And roundabouts? As I’ve mentioned, I’m a fan. Once you get the hang of it and understand the yielding and that if you are exiting soon, you should hang right as soon as you can – they’re great. I particularly like them because they offer a more tolerant approach to mistakes and changes of mind. You miss your turn? Just drive around again, and there you are. Very…European. 

The only thing I didn’t like and really didn’t understand was the way directional arrows – really just triangles – are painted on Spanish roads. I can’t find an image online of one, and I didn’t photograph it – because obviously, we’d be in the car when we saw it, but picture this:

In the lane you’re driving in, you are approaching a triangle painted in your lane indicated the proper direction traffic should be flowing.  Imagine what this might look like – perhaps, if you’re imagining it, you’re envisioning being in your car and seeing the triangle painted on the road, with a side facing you and one of the vertices pointing away from you. Like an arrow.

But no.

It’s the opposite. For some reason, they do the opposite – a flat side facing away from you indicates the direction of traffic with the vertex pointing at you. I can’t tell you how many times I would get mildly, momentarily freaked out when glancing down and seeing that triangle pointing at me and my car. Am I going the right way?! Yes, my navigator would assure me. Yes, yes. Or, as the Spanish would say, si-si-si. 

I encountered a few toll roads I wasn’t expecting and wasn’t prepared for, but luckily had enough change for or by accident and happenstance got into a lane that took cards, so no disasters there. I stuck to the speed limit, so I don’t think I got a ticket, although in Spain, they don’t seem to have the law patrolling for speeders, but instead use some sort of Super Secreto Radar, and you think you’re fine when surprise  – a traffic ticket turns up in your mailbox a few weeks later.

And, finally, parking. That, rather than the challenges of driving, was the real reason I considered alternatives to driving. I was just really concerned about parking the car in these old towns designed for horsecarts, not cars. Where would I park? How would I know where to park? Would I have to parallel park on narrow stone roads?? That was a needless worry – and I didn’t have to go to the lengths I did to find “HOTEL WITH PARKING PROVIDED” either. Lesson really learned there – for of course, all of these towns are crazy to drive in, no one really wants to drive in them, and the towns don’t want to be clogged with cars either, so of course, there is plenty of parking available in lots right outside the centers, within easy walking distance of anything you’d want to stay, and even hotels.

## Record extracts

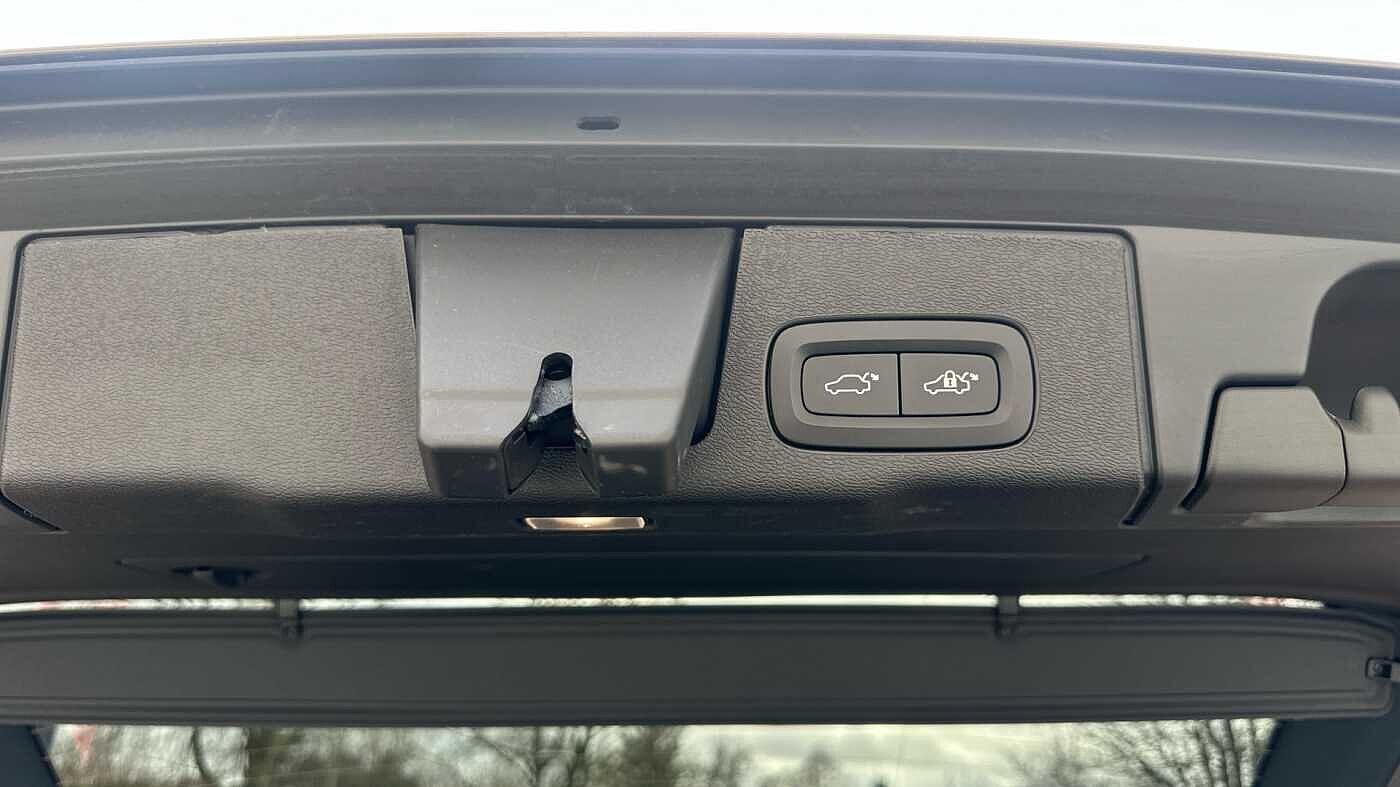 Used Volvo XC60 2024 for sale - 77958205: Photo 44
---
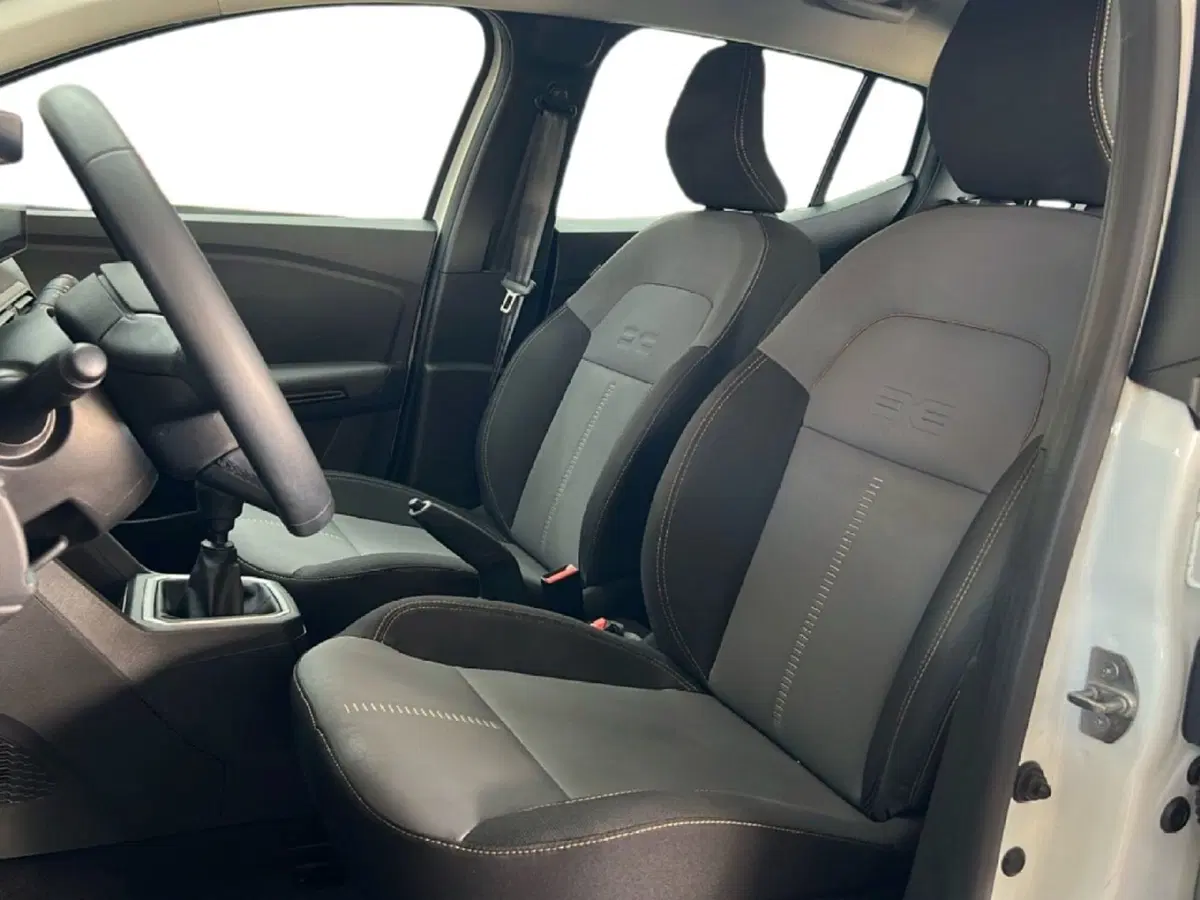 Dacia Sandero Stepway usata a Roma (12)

## What the task asks
In the passage about driving in Spain, how are the painted triangles on Spanish roads oriented to show the direction of traffic?

## Response area
The flat side faces away from the driver and the vertex points toward the driver.